Besides, there has been a shift of bank funds away from credit into investments, on account of the greater liquidity of the latter. So imposing prudential norms on investments becomes all the more important.

So far as the exposure to individual corporate borrowers is concerned, the RBI has given a two-year period for bringing down the level of exposure to 20 per cent of capital funds.

That interval should take care of the practical problem of reducing the exposure—after all, no mechanism exists as of now of offloading loans. There is no securitisation. So the only option is to ask the corporate to look for alternative sources of funds, and that could take time when the company is not doing well.

Mutual funds
Shifting the regulatory jurisdiction of MMMFs to Sebi is another step towards making Sebi the sole regulator for the capital markets. With the move towards universal banking, there are a number of grey areas where it will be necessary to decide which regulator is best. The move can also be seen as in keeping with a possible future trend of having a single regulator outside the central bank.

While allowing gilt funds to offer cheque-writing facilities is welcome, the RBI has clarified to a bank recently that cheques can be drawn only in favour of “self”, at least so far as money market funds are concerned.

So what a cheque-writing facility is not people drawing on funds to pay their rent or the neighbourhood grocer, but the facility will actually operate as a kind of account on which one can draw. That is welcome, as it provides an additional element of liquidity to these funds.

Housing and infrastructure
The central bank has tried to remove the impediments to infrastructure financing, by removing the ceiling on the quantum of term loans which can be granted for a single project. The group exposure norm of 50 per cent can also be exceeded by 10 per cent, provided the funding is for infrastructure.

The 1999-2000 budget had attempted to make the housing industry the catalyst for increasing investment demand. The strategy of providing tax concessions for housing finance has worked excellently, leading to a massive increase in housing finance, and a turnaround in the fortunes of the cement industry.

The RBI now takes that process a step further, by treating direct housing loans up to Rs 10 lakh in urban and metropolitan areas as part of priority sector advances.

Moreover, investment in bonds of NHB/Hudco will also be treated as priority sector advances. Banks can now lend for housing in metros rather than take the NPA-ridden road of meeting priority sector targets by actually financing the weaker sections of society. The move is likely to be warmly welcomed by the banks.

Caveat
The review of monetary policy is based on two crucial assumptions. It talks of agricultural production being better than last year, and so inflation is expected to remain under control. The CMIE, on the contrary, has taken the view that agricultural production is expected to decline by 1.5 per cent. If inflation rears its head again, that could put a spoke in the entire money supply expansion strategy.

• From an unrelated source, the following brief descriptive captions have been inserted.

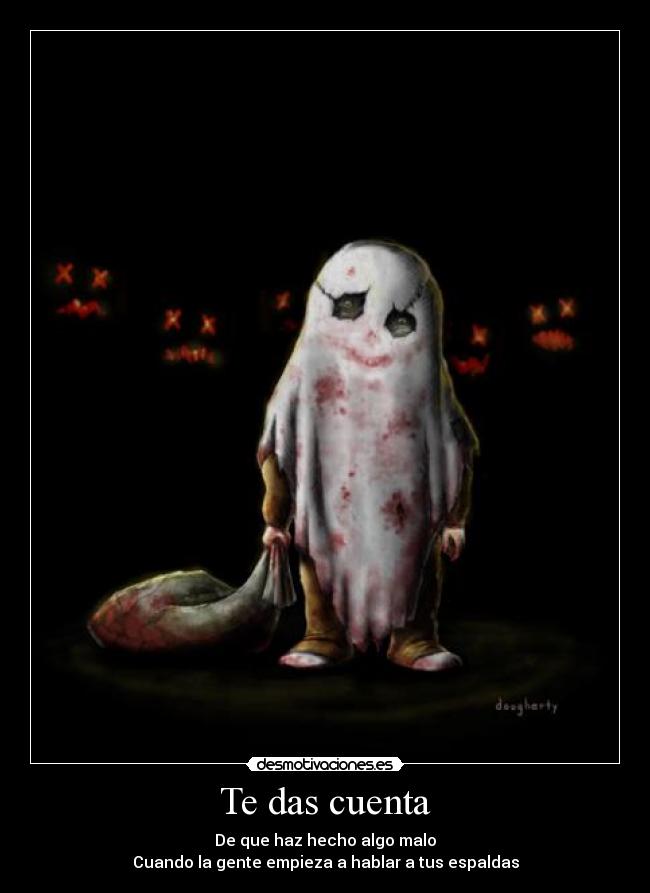 Te das cuenta - De que haz hecho algo malo
Cuando la gente empieza a hablar a tus espaldas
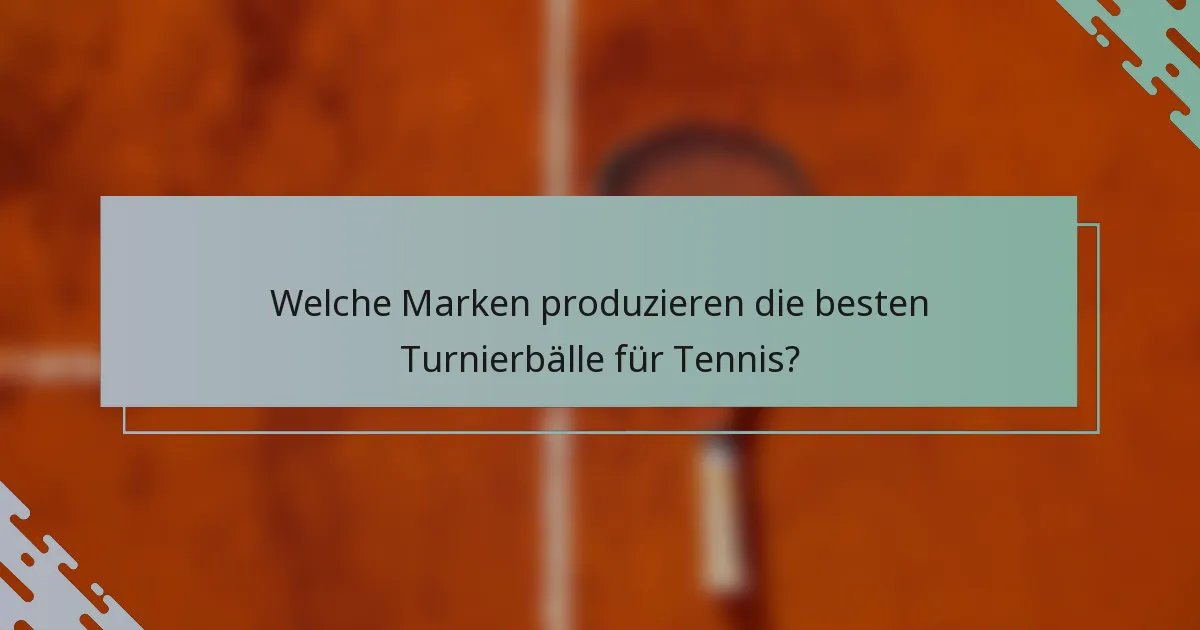 Welche Marken produzieren die besten Turnierbälle für Tennis?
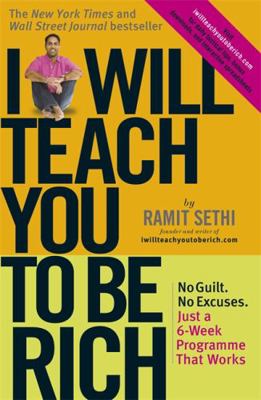 I Will Teach You to Be Rich: No Guilt, No Excus... 0340998059 Book Cover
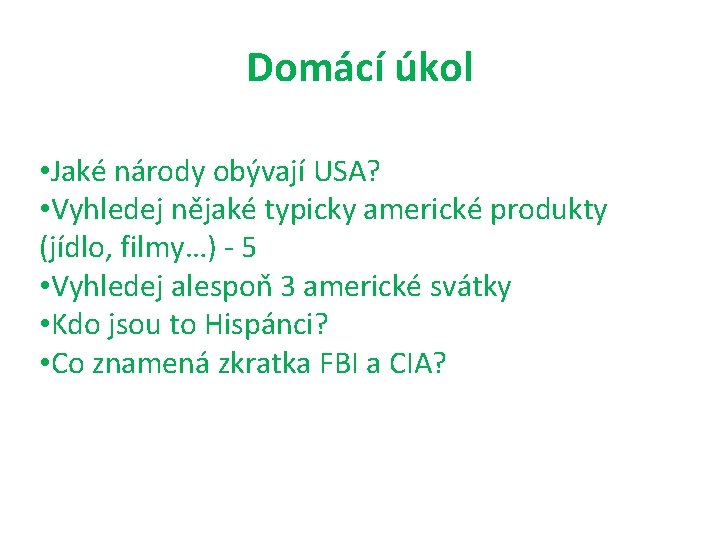 Domácí úkol • Jaké národy obývají USA? • Vyhledej nějaké typicky americké produkty (jídlo,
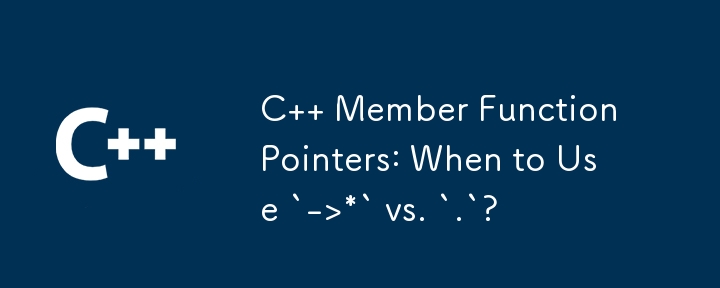 C メンバー関数ポインター: `->*` と `.` をいつ使用するか?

The second point is that the policy review notes that out of gross borrowings of Rs 84,014 crore budgeted, borrowings up to October 26 amounted to Rs 72,630 crore. But what if the total borrowing requirement goes up to Rs 100,000 crore? The RBI is fully aware of that problem. Hence the remark that “In the management of monetary policy during the second half of the year, a critical factor is the fiscal outlook for the rest of the year.”